Once the line holding "如何找回卸载TPWallet后的数字资产?" is found in the entries below, restate it and each line after it word for word, with no pictures.

Items listed in a dataset

=== Section Start ===

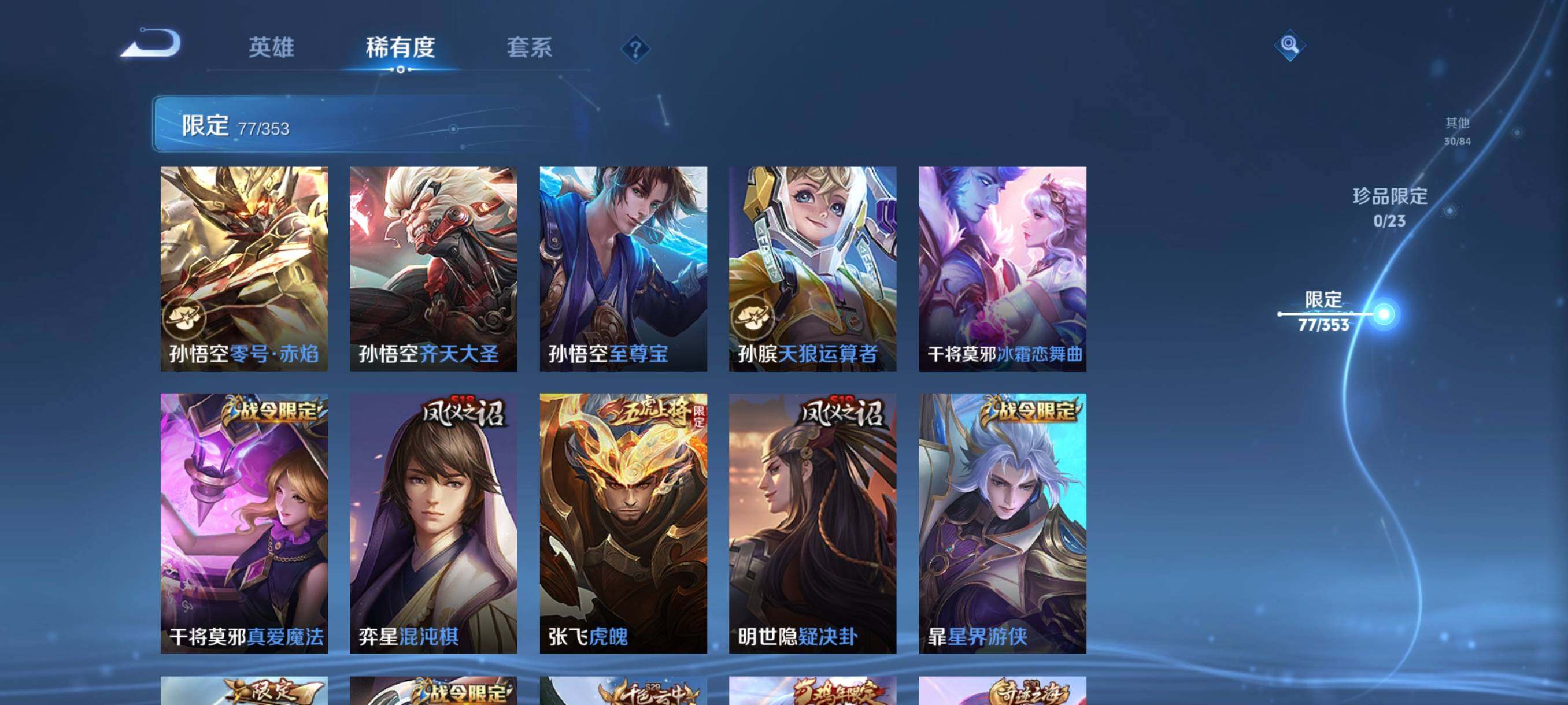 WZCMW440348王者荣耀账号详情图17 WZCMW440348王者荣耀账号详情图17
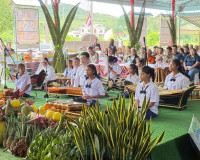 รองผู้ว่าราชการจังหวัดสุราษฎร์ธานี เป็นประธานคณะกรรมการพิจาร ... พารามิเตอร์รูปภาพ 10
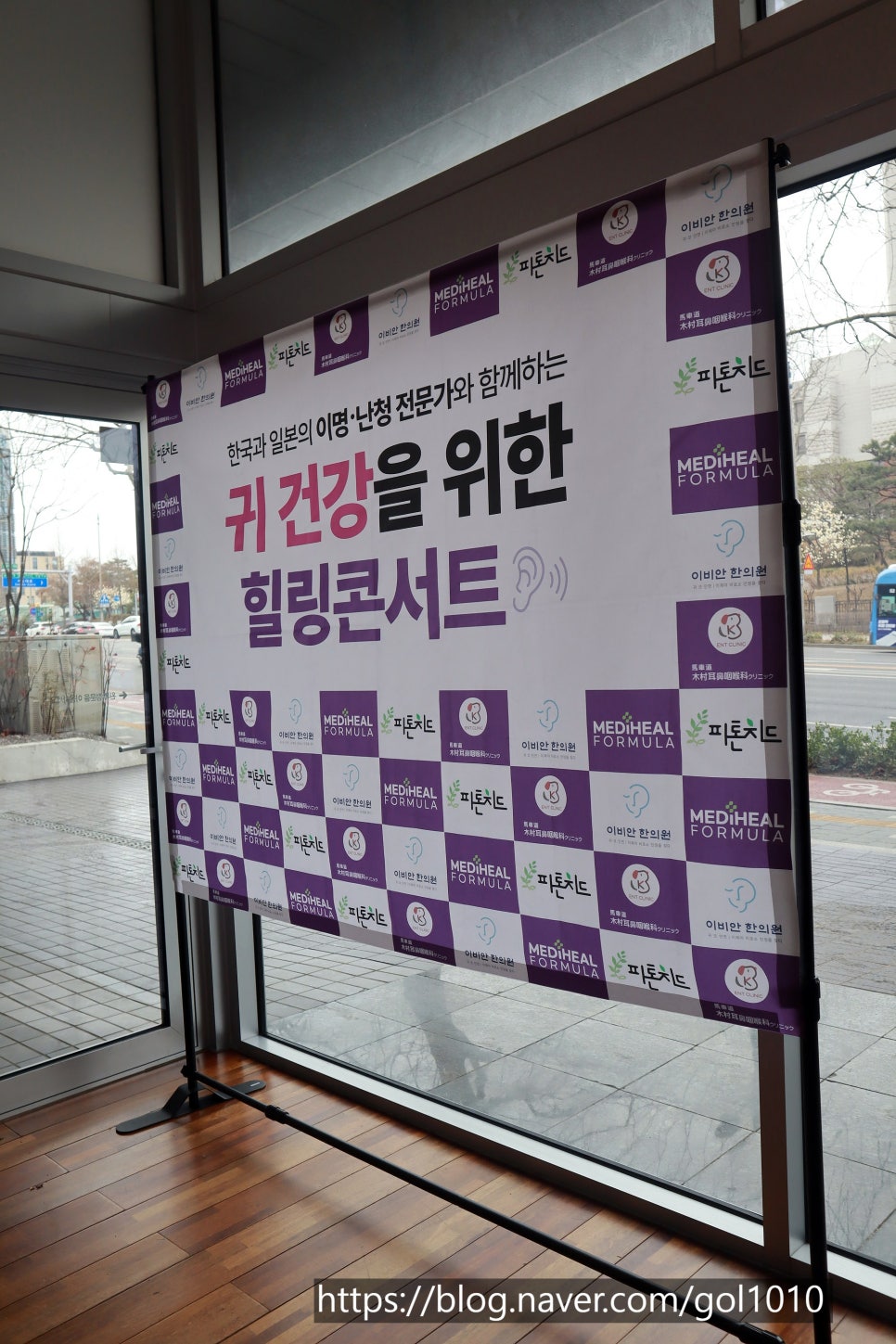 이비안한의원 이미지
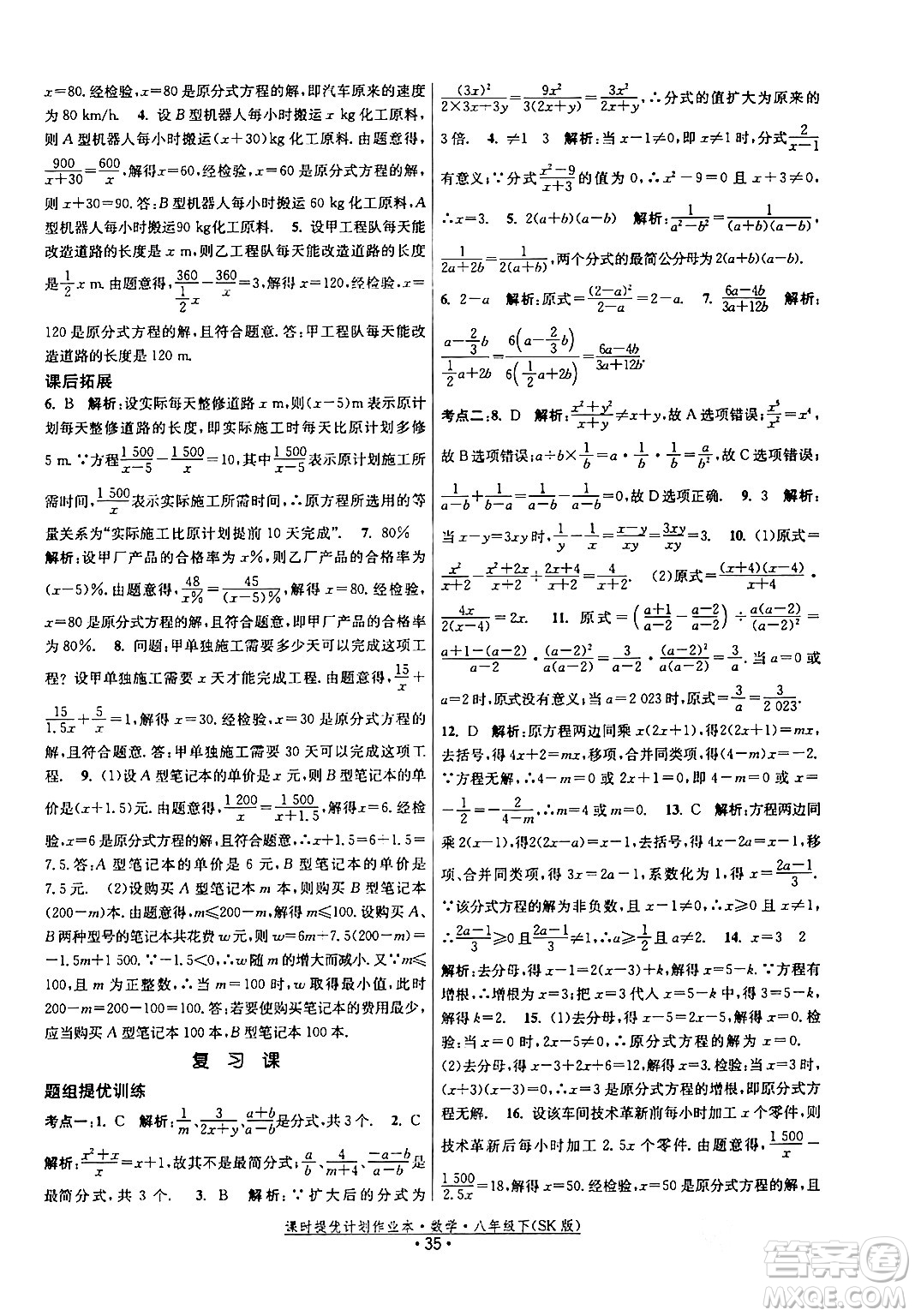 江蘇人民出版社2024年春課時提優(yōu)計劃作業(yè)本八年級數(shù)學(xué)下冊蘇科版答案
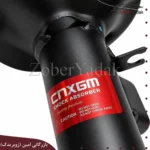 کمک جلو چپ برلیانس 330 و 320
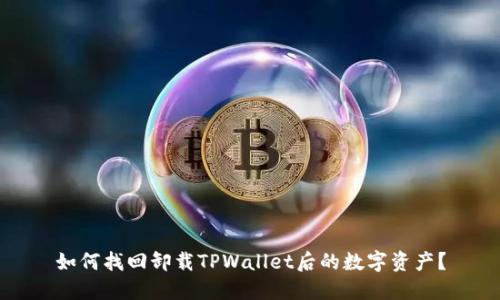 如何找回卸载TPWallet后的数字资产?
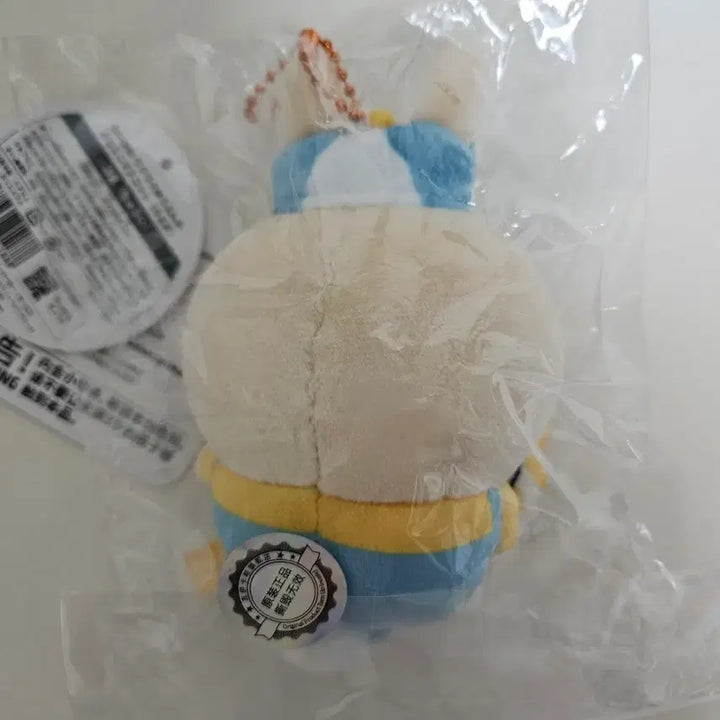 [BUNJANG] Chiikawa Usagi Amusement Park Mascot (Sealed) / 치이카와 유원지 우사기 마코 (미개봉)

=== Section End ===

= Response =
 如何找回卸载TPWallet后的数字资产?
 [BUNJANG] Chiikawa Usagi Amusement Park Mascot (Sealed) / 치이카와 유원지 우사기 마코 (미개봉)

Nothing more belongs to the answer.